I'm trying to write a UDP server in C (under Linux). I know that in the socket() function I must use SOCK_DGRAM and not SOCK_STREAM.
if ( (list_s = socket(AF_INET, SOCK_DGRAM, IPPROTO_UDP)) < 0 ) 
{
    fprintf(stderr, "ERROR");
}
But now, when I try to run the program (no errors in compiling), it says that there is an error in listen(). Here is the call to it:
if (listen(list_s, 5) < 0)
{
    fprintf(stderr, "ERROR IN LISTEN");
    exit(EXIT_FAILURE);
}
Can you figure out what the problem is? This is the code:
int       list_s;                /*  listening socket          */
int       conn_s;                /*  connection socket         */
short int port;                  /*  port number               */
struct    sockaddr_in servaddr;  /*  socket address structure  */
if ( (list_s = socket(AF_INET, SOCK_DGRAM, IPPROTO_UDP)) < 0 ) 
{
    fprintf(stderr, "ERROR\n");
}
memset(&servaddr, 0, sizeof(servaddr));
servaddr.sin_family      = AF_INET;
servaddr.sin_addr.s_addr = htonl(INADDR_ANY);
servaddr.sin_port        = htons(port);
if ( bind(list_s, (struct sockaddr *) &servaddr, sizeof(servaddr)) < 0 )
{
    fprintf(stderr, "ERROR IN BIND \n");
}
if ( listen(list_s, 5) < 0 )      // AL POSTO DI 5 LISTENQ
{
    fprintf(stderr, "ERROR IN LISTEN\n");
    exit(EXIT_FAILURE);
}
                You can't listen on a datagram socket, it's simply not defined for it. You only need to bind and start reading in a loop.
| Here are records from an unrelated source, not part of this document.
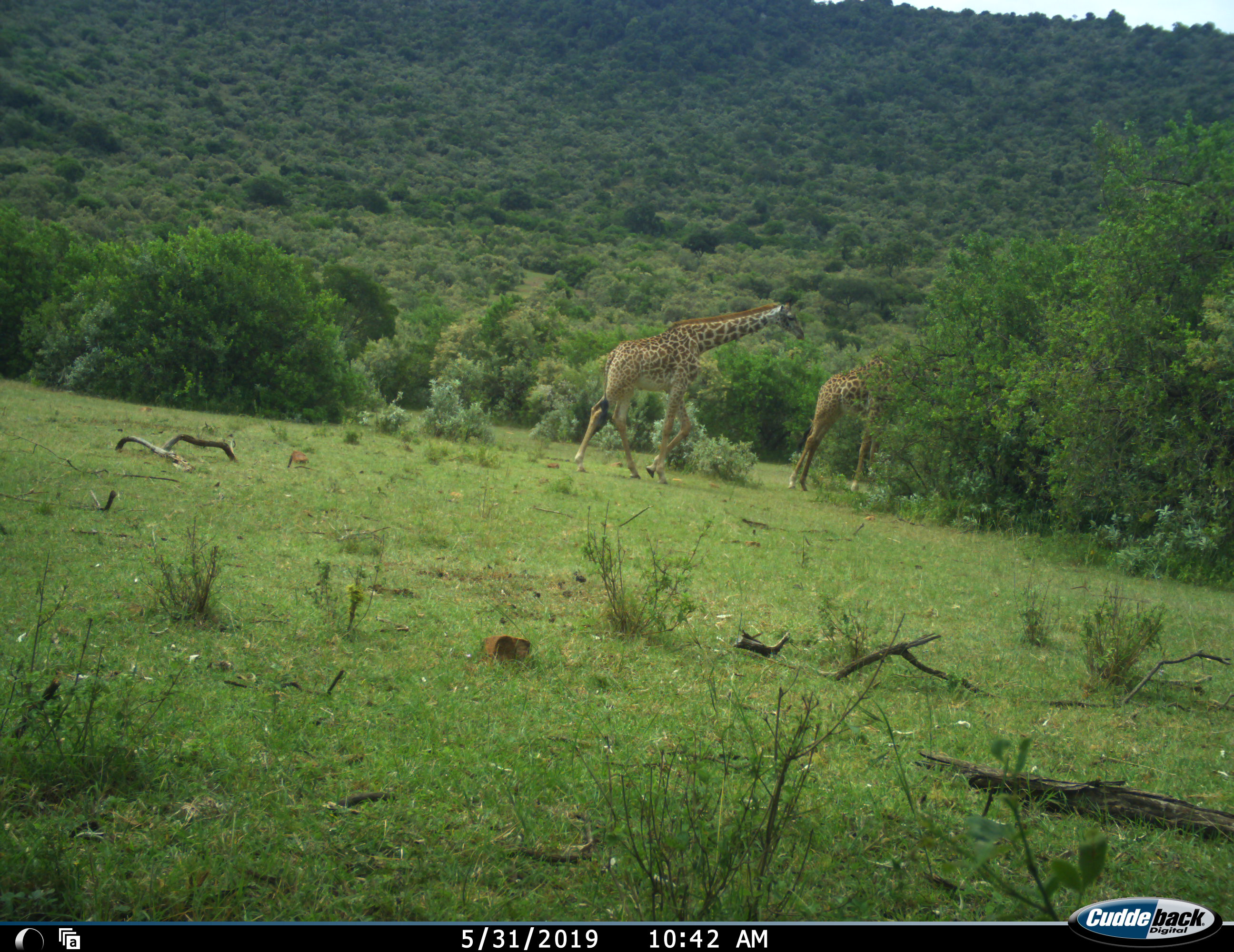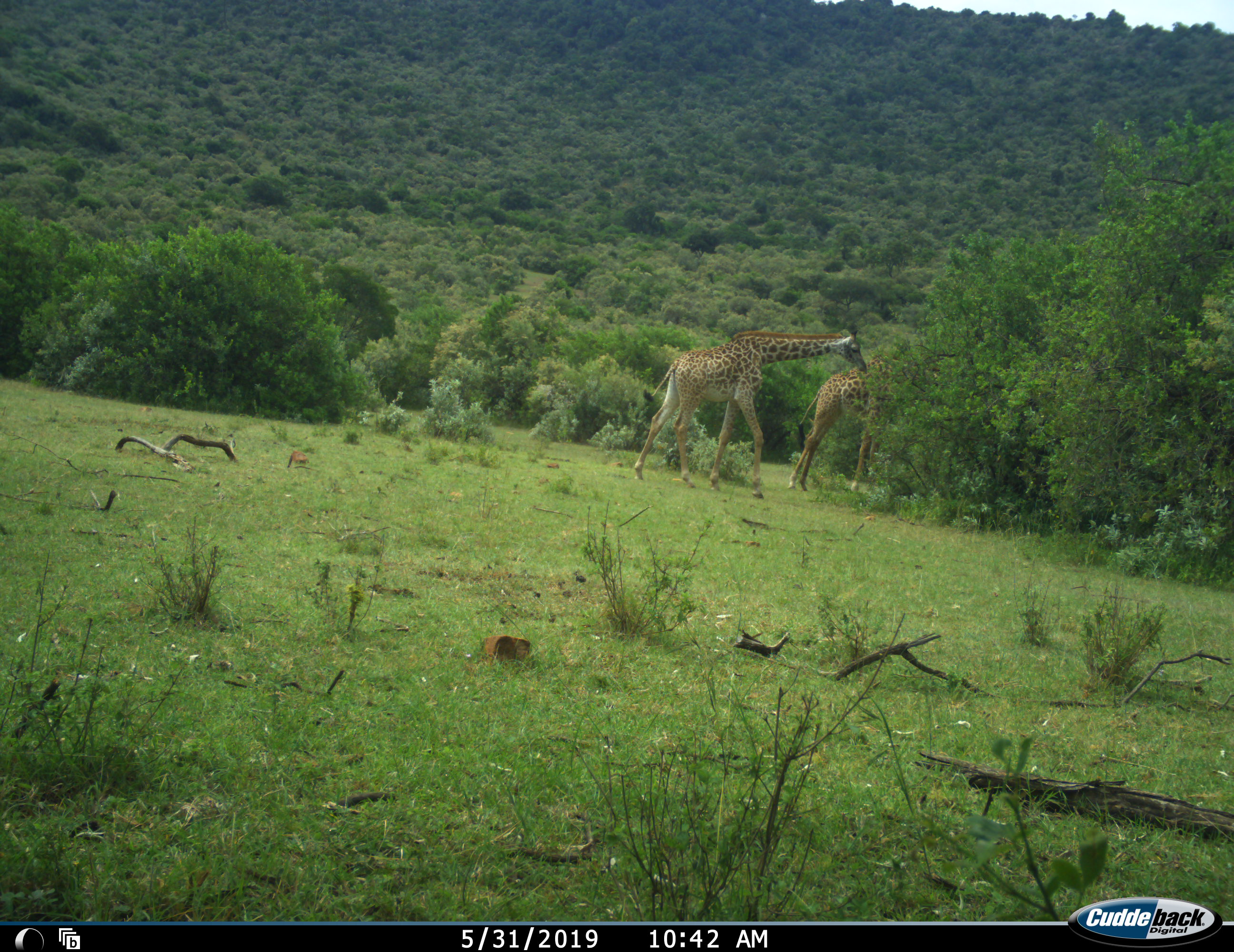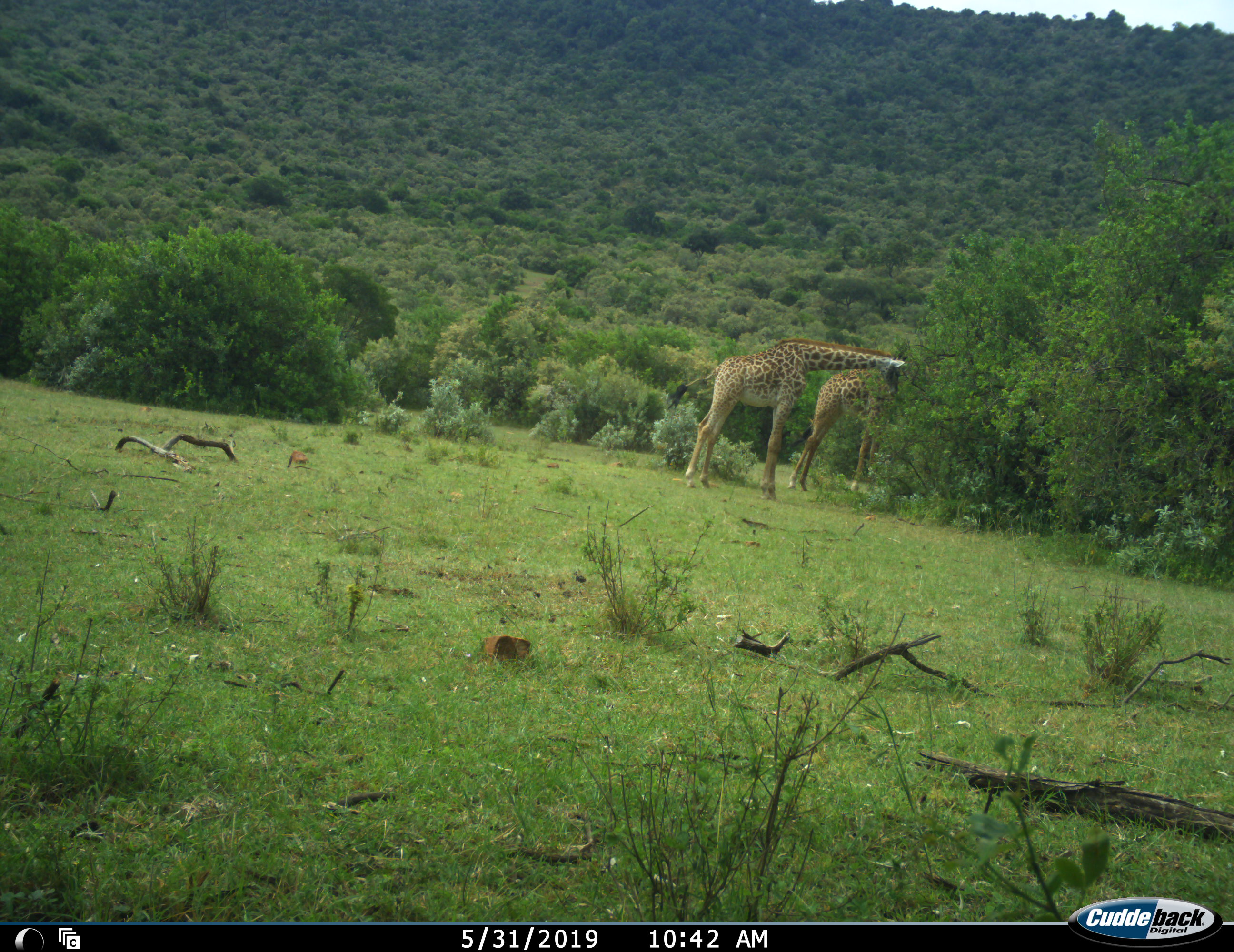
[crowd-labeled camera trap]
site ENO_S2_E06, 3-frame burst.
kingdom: Animalia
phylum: Chordata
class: Mammalia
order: Artiodactyla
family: Giraffidae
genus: Giraffa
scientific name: Giraffa camelopardalis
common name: giraffe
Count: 2.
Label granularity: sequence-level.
As a short explanation, listen informs the OS that it should expect connections on that socket, and that you're going to accept them at a later time. Obviously that doesn't make sense for datagram sockets, thus the error.
Side note: you should try to use perror to print such errors. In this case it would (likely) have said Operation not supported.
No need to listen(2) on a UDP socket, as @cnicutar mentions, that is for TCP. Just recv(2) or recvfrom(2).